Ultimately, Nixon’s administration chose the latter and South Vietnam fell in the following two years. This demonstrates clearly that US support was vital if the South were to have a chance at winning the war. However, it was a conclusive failure on the United States’ part when it came to its on-ground operations. The guerilla warfare of the Viet Cong demonstrated how effective asymmetric warfare could be.
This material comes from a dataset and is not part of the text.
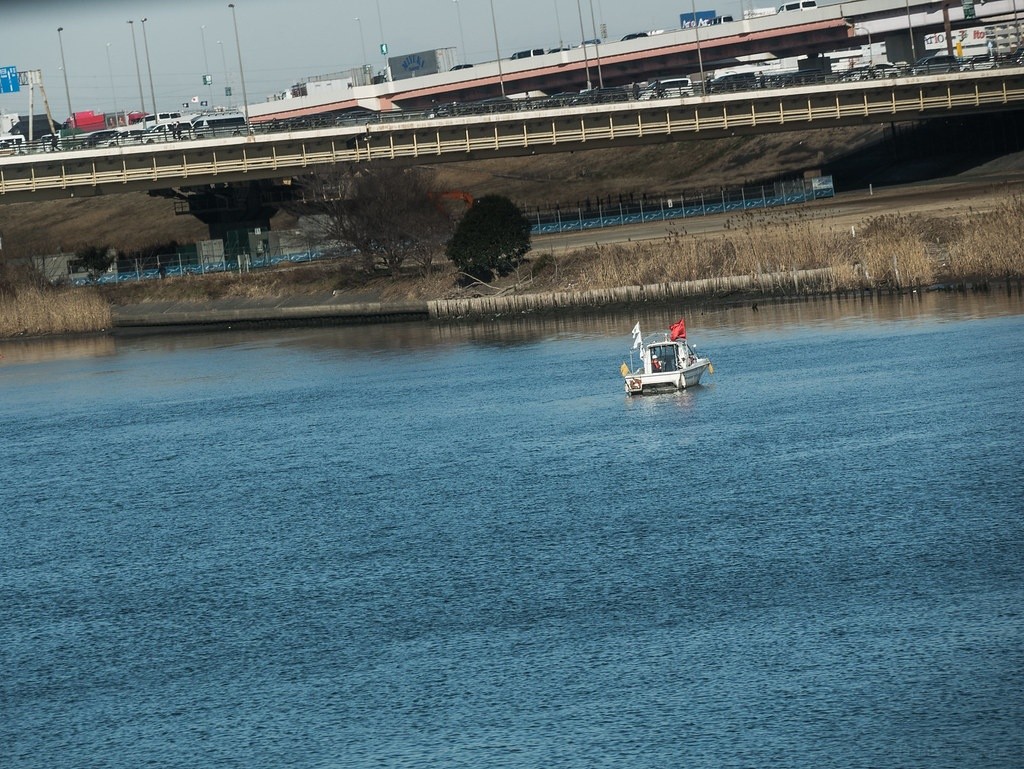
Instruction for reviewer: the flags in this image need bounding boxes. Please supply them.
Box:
[669,319,686,341]
[620,363,629,377]
[632,322,644,361]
That being said, the guerilla warfare’s efficacy did not make it even comparable to the strength of the American military. The Viet Cong’s knowledge of the terrain was compensated for in terms of sheer firepower and it was impossible for officials to anticipate the scale on which North Vietnam would be able to wage war. The US military would have reasonably assumed that they would have the upper hand.
The Vietnam War cast a long shadow. It continues to serve as a lens for the evaluation of all armed conflict involving the United States and has led to a decisive shift in American foreign policy. The post-World War II aversion to “appeasement” and the global mission of protecting “freedom and liberty” was curbed harshly and was replaced by a more domestic-focused sentiment for years to come.
When the war came to a close, casualties numbered in the tens of thousands and an anti-war movement developed that would redefine American foreign policy for years to come. In hindsight, perhaps the war cost the USA more than benefited it. Fighting and funding someone else’s war for twenty years may have led to little material gain, but the USA’s priorities were very clear from the outset. The majority of the Indochina region saw periods of great economic growth and communist presence remains negligible even today. The years of oppression by the Viet Cong in the war’s wake were deplorable, but could not have been anticipated by policymakers. In the end, while the decision to enter the Vietnam War may have been unconscionable, it was undeniably rational.
Parthav Shergill lives in Bangalore, India and writes about Indian politics and economics.